Alexis Carrel, een bekende geneesheer uit onze tijd, getuigt: “Sterke mensen worden door deze vorm van ascese nog sterker.”2 Mensen, die in het huwelijk willen treden, moeten dus niet alleen de wettelijke leeftijd hebben bereikt, een zekere rijpheid in het Christelijk Geloof is ook vereist. Zo kan het echtpaar ‘binnen de grenzen van het wettelijke’ hun leven uitbouwen en ook over hun driften heersen. De rijpheid van het koppel komt tot uiting in hun geestelijke houding en niet in hun lichamelijke beleving, in hun geloof en niet in hun gebrek aan geloof, in onthouding en niet in overspel.
Ons leven kent drie fases van ontwikkeling: de vegetatieve fase (voor de geboorte), de biofysieke fase, waarvan de grenzen niet strikt bepaald zijn en de spirituele fase. Vele mensen beleven tijdens hun leven enkel de eerste en tweede fase, zonder zich om de derde fase te bekommeren. Wie door de huwelijksband met zo iemand het leven deelt, kan vaak zijn spirituele verlangens niet nastreven en inwilligen. Een dergelijk leven wordt op geestelijk vlak een voortdurende vloek en voor Christenen, een marteling met een niet eens gewaarborgde hoop.
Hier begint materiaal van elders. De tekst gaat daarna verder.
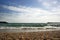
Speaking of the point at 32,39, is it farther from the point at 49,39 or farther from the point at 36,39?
the point at 49,39

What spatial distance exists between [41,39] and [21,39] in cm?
168

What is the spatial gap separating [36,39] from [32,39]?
0.35 meters

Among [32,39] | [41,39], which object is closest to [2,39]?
[32,39]

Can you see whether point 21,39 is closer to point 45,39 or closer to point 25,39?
point 25,39

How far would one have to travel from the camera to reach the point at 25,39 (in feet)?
34.7

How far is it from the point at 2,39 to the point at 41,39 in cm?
335

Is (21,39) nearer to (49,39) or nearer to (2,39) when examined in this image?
(2,39)

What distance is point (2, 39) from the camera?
10.8 metres

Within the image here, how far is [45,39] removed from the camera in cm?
1049

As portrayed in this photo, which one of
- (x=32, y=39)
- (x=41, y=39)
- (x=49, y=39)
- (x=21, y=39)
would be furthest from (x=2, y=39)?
(x=49, y=39)

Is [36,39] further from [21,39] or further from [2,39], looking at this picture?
[2,39]

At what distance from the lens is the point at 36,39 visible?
35.4 feet

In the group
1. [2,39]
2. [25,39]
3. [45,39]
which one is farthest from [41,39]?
[2,39]

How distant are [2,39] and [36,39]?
2.93 meters
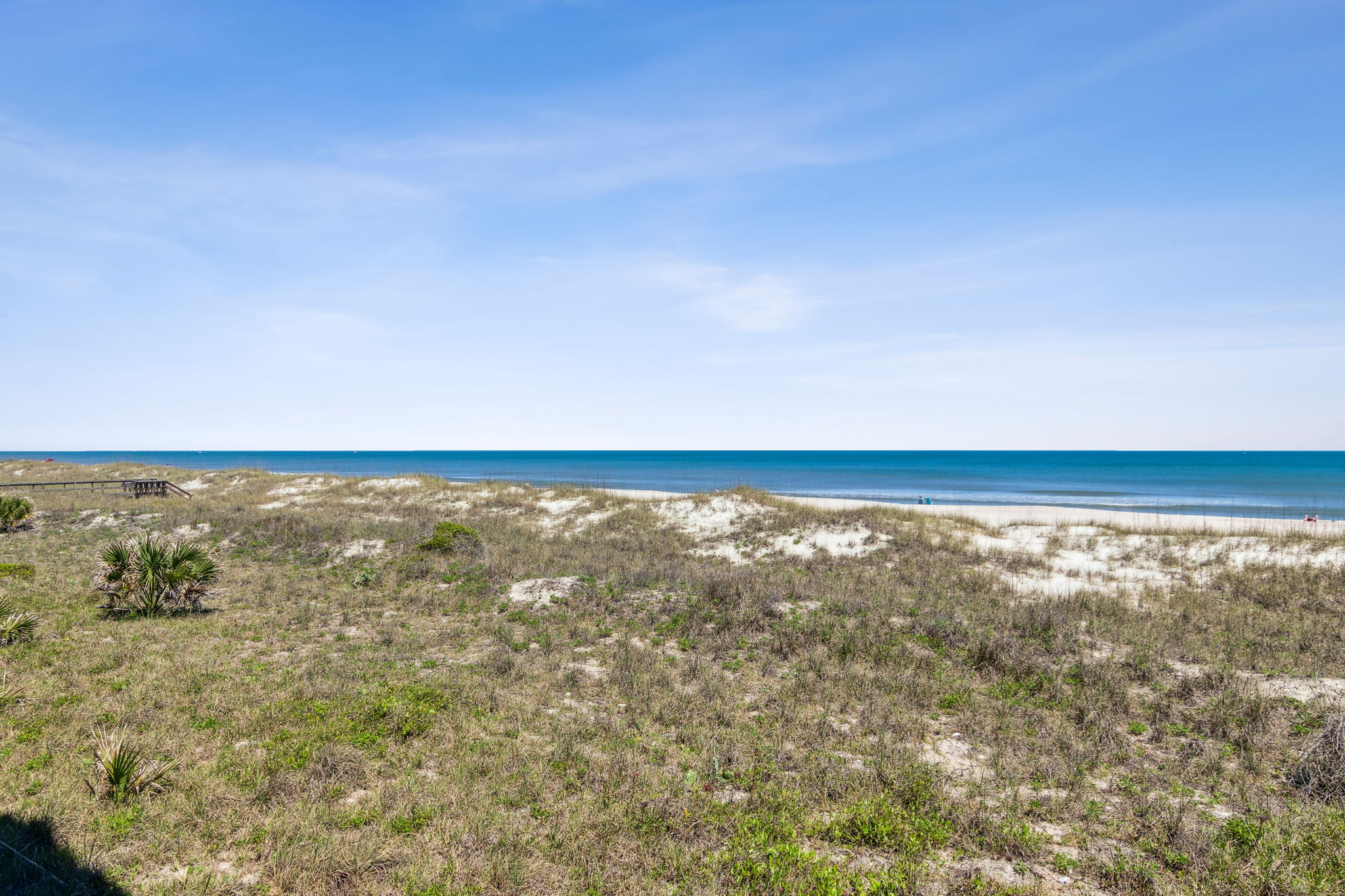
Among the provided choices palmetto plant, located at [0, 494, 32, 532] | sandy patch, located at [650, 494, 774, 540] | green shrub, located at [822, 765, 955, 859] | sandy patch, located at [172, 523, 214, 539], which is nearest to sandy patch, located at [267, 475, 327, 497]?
palmetto plant, located at [0, 494, 32, 532]

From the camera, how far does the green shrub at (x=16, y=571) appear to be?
17.3m

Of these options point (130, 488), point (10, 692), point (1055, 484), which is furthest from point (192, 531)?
point (1055, 484)

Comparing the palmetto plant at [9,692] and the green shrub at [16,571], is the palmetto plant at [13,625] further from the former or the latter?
the green shrub at [16,571]

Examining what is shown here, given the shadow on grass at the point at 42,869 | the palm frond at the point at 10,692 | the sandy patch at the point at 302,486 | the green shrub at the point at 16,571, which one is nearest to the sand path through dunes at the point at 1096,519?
the green shrub at the point at 16,571

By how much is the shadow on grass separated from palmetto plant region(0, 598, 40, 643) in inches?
338

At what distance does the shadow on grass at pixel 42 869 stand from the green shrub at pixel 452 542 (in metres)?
14.7

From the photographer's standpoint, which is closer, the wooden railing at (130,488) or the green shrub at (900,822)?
the green shrub at (900,822)

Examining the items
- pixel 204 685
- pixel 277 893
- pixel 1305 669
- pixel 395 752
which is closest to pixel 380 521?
pixel 204 685

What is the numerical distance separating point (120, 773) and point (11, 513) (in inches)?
1188

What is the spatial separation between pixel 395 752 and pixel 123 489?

Door een normale ontwikkeling groeit een mensenleven tot de derde, spirituele fase, deze waarin het Christelijk Geloof ten volle wordt beleefd. Jonge mensen moeten voldoende waarborgen kunnen voorzien dat zij hun huwelijk naar Gods Wet zullen beleven en dat zij de driften, die tegen de oorspronkelijke natuur van de mens ingaan, kunnen bedwingen. Er bestaat geen ander doel dan het door God geschonken seksuele instinct dan het verwekken van kinderen. Elke afwijzing of afwijking van dit doel is overspel en overspel of ontucht horen niet thuis is een Christelijke levenshouding.